To do =
Extract, from the listing that follows, each line containing the word "frames".
>>
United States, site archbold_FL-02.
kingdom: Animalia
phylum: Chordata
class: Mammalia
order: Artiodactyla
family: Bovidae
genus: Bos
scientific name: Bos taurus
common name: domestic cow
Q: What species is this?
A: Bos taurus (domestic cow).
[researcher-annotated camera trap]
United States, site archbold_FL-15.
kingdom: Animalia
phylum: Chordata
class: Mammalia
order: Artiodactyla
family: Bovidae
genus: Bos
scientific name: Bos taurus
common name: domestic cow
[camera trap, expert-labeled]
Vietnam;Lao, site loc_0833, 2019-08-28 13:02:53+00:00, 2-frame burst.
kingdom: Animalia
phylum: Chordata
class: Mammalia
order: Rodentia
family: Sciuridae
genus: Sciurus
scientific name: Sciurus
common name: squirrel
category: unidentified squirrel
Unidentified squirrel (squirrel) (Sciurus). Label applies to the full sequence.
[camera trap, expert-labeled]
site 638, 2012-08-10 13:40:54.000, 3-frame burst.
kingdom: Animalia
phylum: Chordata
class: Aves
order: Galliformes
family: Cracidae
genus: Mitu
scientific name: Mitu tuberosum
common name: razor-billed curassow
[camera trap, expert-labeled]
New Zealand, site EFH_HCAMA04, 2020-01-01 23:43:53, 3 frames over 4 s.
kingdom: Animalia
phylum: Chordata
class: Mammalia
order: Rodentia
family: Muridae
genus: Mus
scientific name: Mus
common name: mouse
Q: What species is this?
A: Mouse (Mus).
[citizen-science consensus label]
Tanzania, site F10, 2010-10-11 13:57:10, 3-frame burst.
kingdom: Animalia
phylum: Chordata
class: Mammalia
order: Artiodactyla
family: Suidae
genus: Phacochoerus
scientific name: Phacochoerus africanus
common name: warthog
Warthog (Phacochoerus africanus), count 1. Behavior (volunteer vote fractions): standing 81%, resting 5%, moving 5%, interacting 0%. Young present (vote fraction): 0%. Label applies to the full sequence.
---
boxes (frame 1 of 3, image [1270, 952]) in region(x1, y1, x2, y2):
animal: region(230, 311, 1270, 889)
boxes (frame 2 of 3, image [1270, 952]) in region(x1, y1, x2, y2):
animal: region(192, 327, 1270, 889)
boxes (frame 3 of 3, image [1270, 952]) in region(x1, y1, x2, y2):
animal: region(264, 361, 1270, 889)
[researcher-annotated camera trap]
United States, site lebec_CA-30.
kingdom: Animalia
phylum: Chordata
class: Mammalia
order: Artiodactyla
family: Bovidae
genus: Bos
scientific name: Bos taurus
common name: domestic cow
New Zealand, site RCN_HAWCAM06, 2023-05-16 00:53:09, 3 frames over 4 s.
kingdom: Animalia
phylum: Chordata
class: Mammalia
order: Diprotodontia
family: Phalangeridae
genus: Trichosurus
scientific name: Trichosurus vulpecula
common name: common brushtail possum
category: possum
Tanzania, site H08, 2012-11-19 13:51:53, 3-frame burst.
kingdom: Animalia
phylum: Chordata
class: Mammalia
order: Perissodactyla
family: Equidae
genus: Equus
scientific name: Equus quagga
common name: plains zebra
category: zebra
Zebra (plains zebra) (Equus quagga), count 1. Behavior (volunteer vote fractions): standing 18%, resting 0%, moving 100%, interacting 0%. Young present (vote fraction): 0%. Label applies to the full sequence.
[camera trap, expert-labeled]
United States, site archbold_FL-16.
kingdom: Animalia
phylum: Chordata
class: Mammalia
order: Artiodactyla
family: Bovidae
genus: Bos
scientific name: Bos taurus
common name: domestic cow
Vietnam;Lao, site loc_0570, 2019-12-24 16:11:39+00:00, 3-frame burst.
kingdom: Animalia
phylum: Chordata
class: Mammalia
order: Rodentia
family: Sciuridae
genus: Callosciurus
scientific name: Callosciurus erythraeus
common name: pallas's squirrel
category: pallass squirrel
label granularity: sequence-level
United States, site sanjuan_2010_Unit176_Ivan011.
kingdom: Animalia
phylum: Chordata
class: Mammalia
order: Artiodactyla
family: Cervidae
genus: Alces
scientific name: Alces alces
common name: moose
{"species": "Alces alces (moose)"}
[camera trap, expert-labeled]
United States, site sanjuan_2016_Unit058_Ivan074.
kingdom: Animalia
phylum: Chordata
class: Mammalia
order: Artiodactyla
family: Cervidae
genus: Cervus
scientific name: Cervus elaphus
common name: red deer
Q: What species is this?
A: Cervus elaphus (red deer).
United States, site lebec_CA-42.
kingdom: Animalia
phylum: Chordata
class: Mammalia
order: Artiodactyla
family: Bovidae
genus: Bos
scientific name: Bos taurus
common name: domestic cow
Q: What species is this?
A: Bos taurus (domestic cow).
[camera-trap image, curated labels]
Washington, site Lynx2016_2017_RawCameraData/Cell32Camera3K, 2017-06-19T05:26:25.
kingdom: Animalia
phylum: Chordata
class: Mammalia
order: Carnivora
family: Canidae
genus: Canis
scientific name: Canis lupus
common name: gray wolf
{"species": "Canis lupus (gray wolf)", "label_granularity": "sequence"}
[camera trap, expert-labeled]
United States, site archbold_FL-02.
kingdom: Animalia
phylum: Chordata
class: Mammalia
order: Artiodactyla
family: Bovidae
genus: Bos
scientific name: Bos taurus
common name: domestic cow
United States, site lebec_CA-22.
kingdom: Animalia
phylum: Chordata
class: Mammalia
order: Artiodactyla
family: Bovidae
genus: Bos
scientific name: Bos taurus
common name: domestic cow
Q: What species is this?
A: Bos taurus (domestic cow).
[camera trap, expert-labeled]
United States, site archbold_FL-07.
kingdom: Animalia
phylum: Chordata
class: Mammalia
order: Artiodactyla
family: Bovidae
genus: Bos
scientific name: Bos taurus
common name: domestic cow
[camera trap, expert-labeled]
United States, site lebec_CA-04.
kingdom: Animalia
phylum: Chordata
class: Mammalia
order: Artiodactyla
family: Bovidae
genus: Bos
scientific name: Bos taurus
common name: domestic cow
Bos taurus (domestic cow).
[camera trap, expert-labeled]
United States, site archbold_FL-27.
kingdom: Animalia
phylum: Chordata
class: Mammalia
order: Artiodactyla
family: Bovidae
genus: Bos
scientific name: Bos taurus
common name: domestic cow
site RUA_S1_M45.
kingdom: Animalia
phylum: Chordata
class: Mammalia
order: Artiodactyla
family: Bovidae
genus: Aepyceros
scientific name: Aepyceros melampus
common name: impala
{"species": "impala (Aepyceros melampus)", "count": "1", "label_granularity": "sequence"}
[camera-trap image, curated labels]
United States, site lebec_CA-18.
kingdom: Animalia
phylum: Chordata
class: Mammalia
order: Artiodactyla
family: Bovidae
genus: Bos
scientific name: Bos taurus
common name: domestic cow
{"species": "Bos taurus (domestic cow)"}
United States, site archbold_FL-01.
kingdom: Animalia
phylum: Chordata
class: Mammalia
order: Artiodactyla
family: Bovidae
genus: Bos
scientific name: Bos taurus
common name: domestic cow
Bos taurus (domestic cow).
<<
Your response =
New Zealand, site EFH_HCAMA04, 2020-01-01 23:43:53, 3 frames over 4 s.
New Zealand, site RCN_HAWCAM06, 2023-05-16 00:53:09, 3 frames over 4 s.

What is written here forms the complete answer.